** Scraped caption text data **
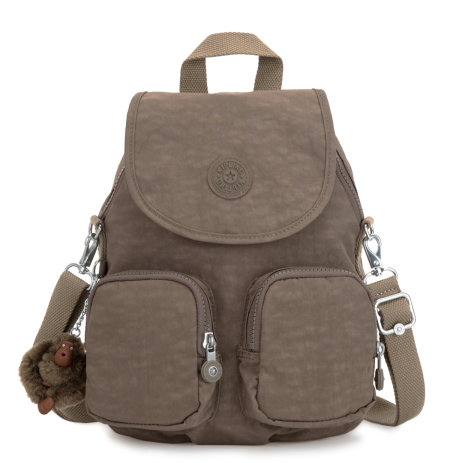 True Beige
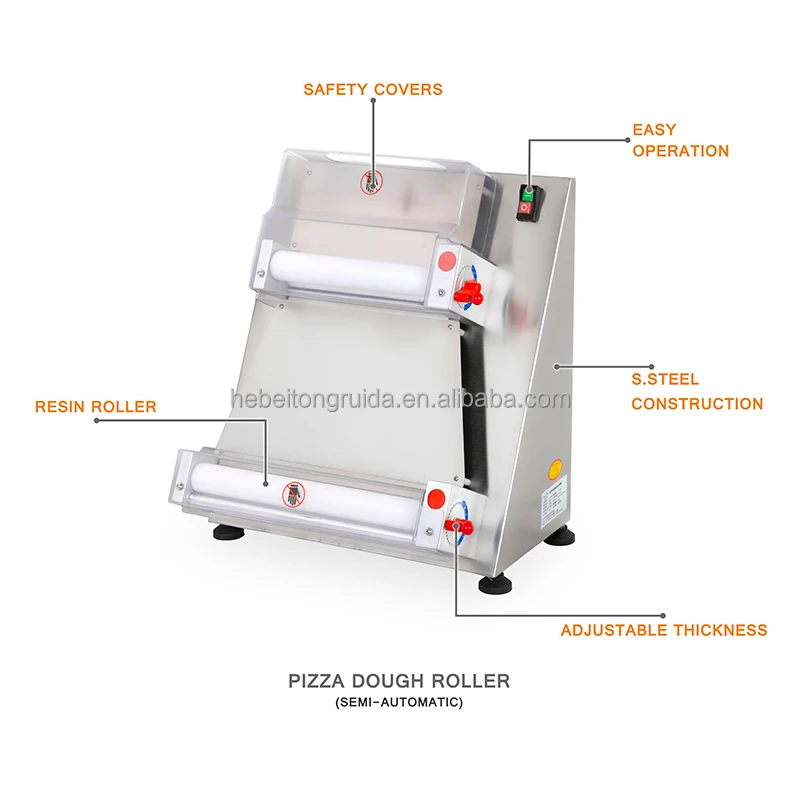 hot sale dumpling skin machine maker spring roll wrapper making machine/samosa dumpling pastry maker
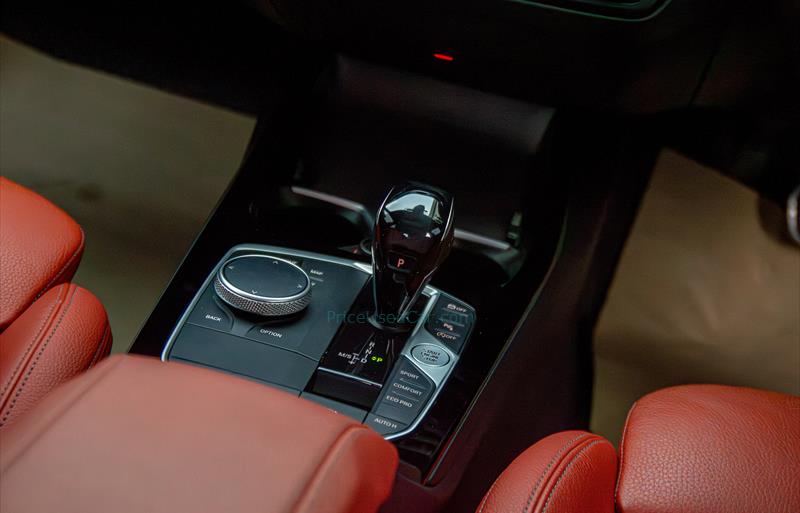 ขายรถเก๋งมือสอง-bmw-บีเอ็มดับบลิว-220i-รถปี2021-รหัส82224-3be684e1.jpg ขายรถเก๋งมือสอง-bmw-บีเอ็มดับบลิว-220i-รถปี2021-รหัส82224-3be684e1.jpg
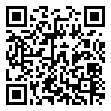 Scannable QR Code Link for 2534 N 11th Street , Unit 2 property details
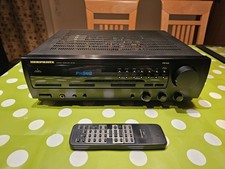 Marantz SR-65 - Stereo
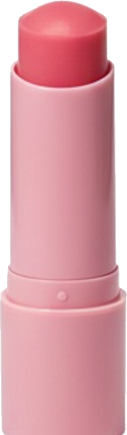 Pink Blush Cheek Makeup Stick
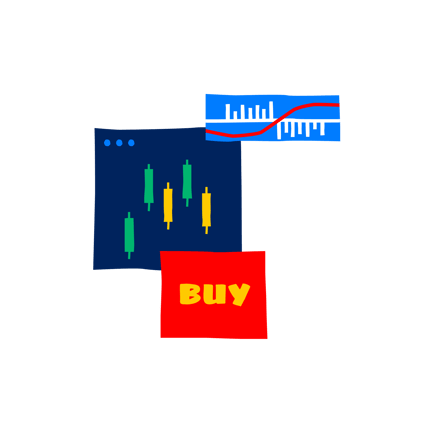 Stock Market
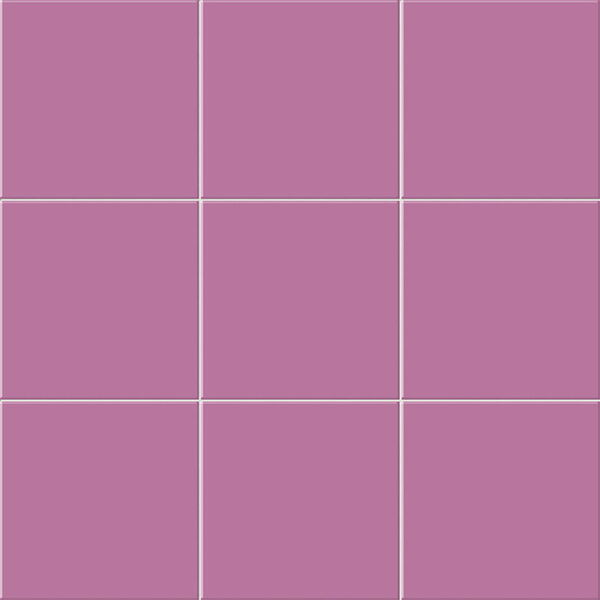 mainzu ceramica viola brillo płytka ścienna 20x20 płytki 20x20 mainzu ceramica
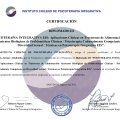 Acercar imagen: certificate 3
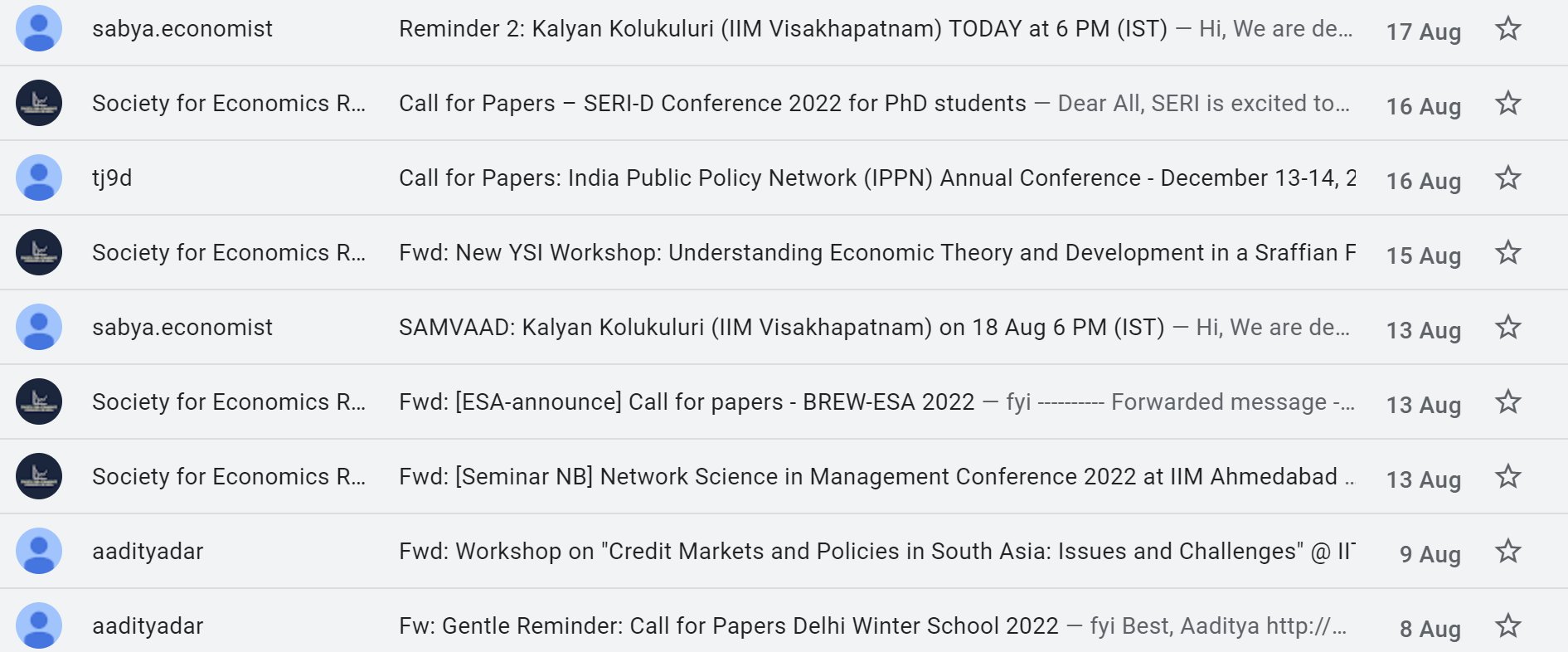 Society For Economics Research In India On Twitter SERI s Mailing society-for-economics-research-in-india-on-twitter-seri-s-mailing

** Exercise goal **
Return all the lines above exactly; none of the pictures should appear.

** Exercise solution **
 True Beige
 hot sale dumpling skin machine maker spring roll wrapper making machine/samosa dumpling pastry maker
 ขายรถเก๋งมือสอง-bmw-บีเอ็มดับบลิว-220i-รถปี2021-รหัส82224-3be684e1.jpg ขายรถเก๋งมือสอง-bmw-บีเอ็มดับบลิว-220i-รถปี2021-รหัส82224-3be684e1.jpg
 Scannable QR Code Link for 2534 N 11th Street , Unit 2 property details
 Marantz SR-65 - Stereo
 Pink Blush Cheek Makeup Stick
 Stock Market
 mainzu ceramica viola brillo płytka ścienna 20x20 płytki 20x20 mainzu ceramica
 Acercar imagen: certificate 3
 Society For Economics Research In India On Twitter SERI s Mailing society-for-economics-research-in-india-on-twitter-seri-s-mailing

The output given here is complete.